|Ph.D Student||Livne Adi|
|Subject||Analysis of the Mechanism Underlying Induction of Apoptosis|
by Adenovirus E4orf4 Protein
|Department||Department of Medicine||Supervisors||Professor Adi Salzberg|
|Professor Tamar Kleinberger|
Adenovirus type 5 E4 open-reading-frame 4 (E4orf4) protein is a multifunctional viral regulator shown to down-regulate gene expression of E1A-activated genes, to control alternative splicing of adenovirus mRNAs, and to induce p53-independent apoptosis. Induction of apoptosis by E4orf4 is transformed cell-specific, suggesting that this protein has a terapeutic potential for cancer. When investigating the mechanisms underlying E4orf4 action, we found that the E4orf4 protein binds several cellular proteins, including protein phosphatase 2A (PP2A). we further showed that an interaction of E4orf4 with a subpopulation of PP2A heterotrimers containing the Bα subunit, but not the B’ subunits, is required for induction of apoptosis.
Different stages in the apoptotic pathway occur through the activation and function of caspases, a highly conserved family of cysteine proteases with specificity for aspartic acid residues in their substrates. It was previously reported that E4orf4-induced apoptosis did not involve induction of known caspases in CHO cells. However, recent results from our laboratory show that some apoptotic morphologies induced by E4orf4 are caspase-dependent in H1299 and 293T cells, since their appearance can be inhibited by the general caspase inhibitor zVAD-fmk. In these cells E4orf4 partially activastes the mitochondrial apoptotic pathway, and furthermore, we have shown that E4orf4 operates, in 293T cells, through the death receptor pathway (FAS/TNF), to activate the DISC (death inducing signaling complex).

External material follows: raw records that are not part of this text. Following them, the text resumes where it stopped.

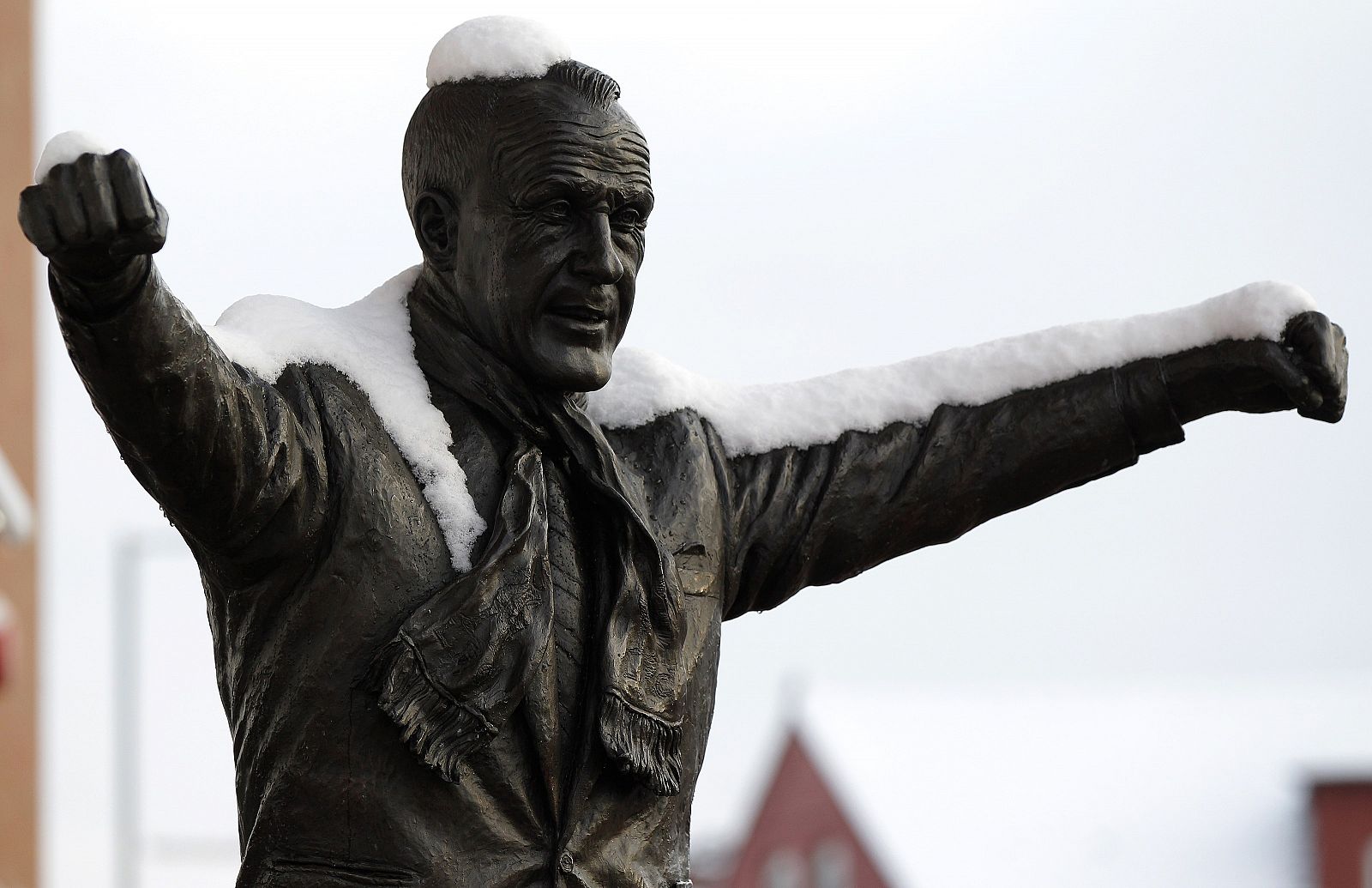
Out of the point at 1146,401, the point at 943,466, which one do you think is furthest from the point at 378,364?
the point at 1146,401

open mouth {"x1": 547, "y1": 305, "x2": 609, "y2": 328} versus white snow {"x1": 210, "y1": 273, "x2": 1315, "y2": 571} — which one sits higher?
open mouth {"x1": 547, "y1": 305, "x2": 609, "y2": 328}

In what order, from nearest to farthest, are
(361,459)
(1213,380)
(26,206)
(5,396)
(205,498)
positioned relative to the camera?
(26,206) < (205,498) < (361,459) < (1213,380) < (5,396)

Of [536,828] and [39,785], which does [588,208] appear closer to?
[536,828]

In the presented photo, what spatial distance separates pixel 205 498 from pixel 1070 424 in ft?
5.03

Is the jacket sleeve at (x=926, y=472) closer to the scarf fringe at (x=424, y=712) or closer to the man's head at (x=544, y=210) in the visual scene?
the man's head at (x=544, y=210)

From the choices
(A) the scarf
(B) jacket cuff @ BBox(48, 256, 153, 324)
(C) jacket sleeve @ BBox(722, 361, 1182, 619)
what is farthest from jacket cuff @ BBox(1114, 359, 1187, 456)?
(B) jacket cuff @ BBox(48, 256, 153, 324)

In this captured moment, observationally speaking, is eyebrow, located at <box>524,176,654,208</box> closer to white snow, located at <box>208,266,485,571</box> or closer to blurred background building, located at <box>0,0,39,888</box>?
white snow, located at <box>208,266,485,571</box>

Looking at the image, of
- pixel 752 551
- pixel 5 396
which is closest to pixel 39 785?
pixel 5 396

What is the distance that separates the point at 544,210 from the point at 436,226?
0.24m

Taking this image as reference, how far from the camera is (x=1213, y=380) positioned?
417cm

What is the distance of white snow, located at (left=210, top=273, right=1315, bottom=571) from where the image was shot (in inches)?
154

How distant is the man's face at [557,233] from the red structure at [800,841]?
2397 cm

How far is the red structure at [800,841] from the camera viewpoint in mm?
28984

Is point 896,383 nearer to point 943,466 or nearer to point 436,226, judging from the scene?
point 943,466
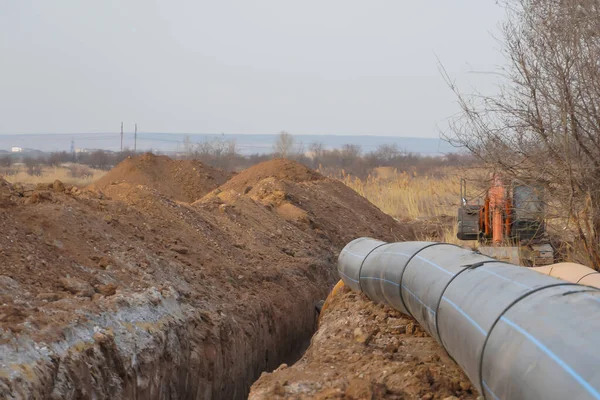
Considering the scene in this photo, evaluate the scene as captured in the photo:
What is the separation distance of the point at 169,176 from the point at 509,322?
62.7 ft

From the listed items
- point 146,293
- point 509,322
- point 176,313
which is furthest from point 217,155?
point 509,322

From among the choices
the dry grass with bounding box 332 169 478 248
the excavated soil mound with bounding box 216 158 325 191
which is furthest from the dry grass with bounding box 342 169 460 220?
the excavated soil mound with bounding box 216 158 325 191

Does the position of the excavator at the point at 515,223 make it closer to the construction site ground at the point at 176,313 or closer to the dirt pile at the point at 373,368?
the construction site ground at the point at 176,313

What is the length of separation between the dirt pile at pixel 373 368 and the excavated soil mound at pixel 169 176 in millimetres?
14590

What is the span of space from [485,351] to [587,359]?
98 centimetres

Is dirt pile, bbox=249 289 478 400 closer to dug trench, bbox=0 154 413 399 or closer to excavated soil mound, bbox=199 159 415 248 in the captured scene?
dug trench, bbox=0 154 413 399

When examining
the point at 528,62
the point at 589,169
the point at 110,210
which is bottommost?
the point at 110,210

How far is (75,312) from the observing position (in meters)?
6.36

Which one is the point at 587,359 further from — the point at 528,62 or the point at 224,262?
the point at 224,262

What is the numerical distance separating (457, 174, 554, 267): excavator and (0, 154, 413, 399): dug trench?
3.19 metres

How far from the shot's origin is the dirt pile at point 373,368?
17.0ft

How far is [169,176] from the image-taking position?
2231 centimetres

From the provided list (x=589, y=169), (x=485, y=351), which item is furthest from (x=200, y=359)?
(x=589, y=169)

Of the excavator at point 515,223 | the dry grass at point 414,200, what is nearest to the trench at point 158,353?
the excavator at point 515,223
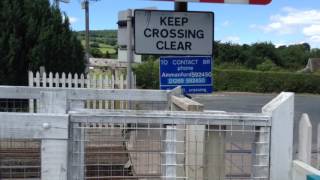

Reactive Oxygen Species (ROS) have been reported to be important players in apoptosis. We show that E4orf4 induces accumulation of ROS, and that these high levels of ROS are required for E4orf4-induced apoptosis.
E4orf4 Cellular localization may also play a role in E4orf4-induced apoptosis. Observations from our laboratory show that E4orf4, which is present in the nucleus prior to, or at an early stage of the apoptotic process, translocates to the cell periphery later on. We show that E4orf4 goes through unique cellular localization changes which may be required for E4orf4-induced apoptosis.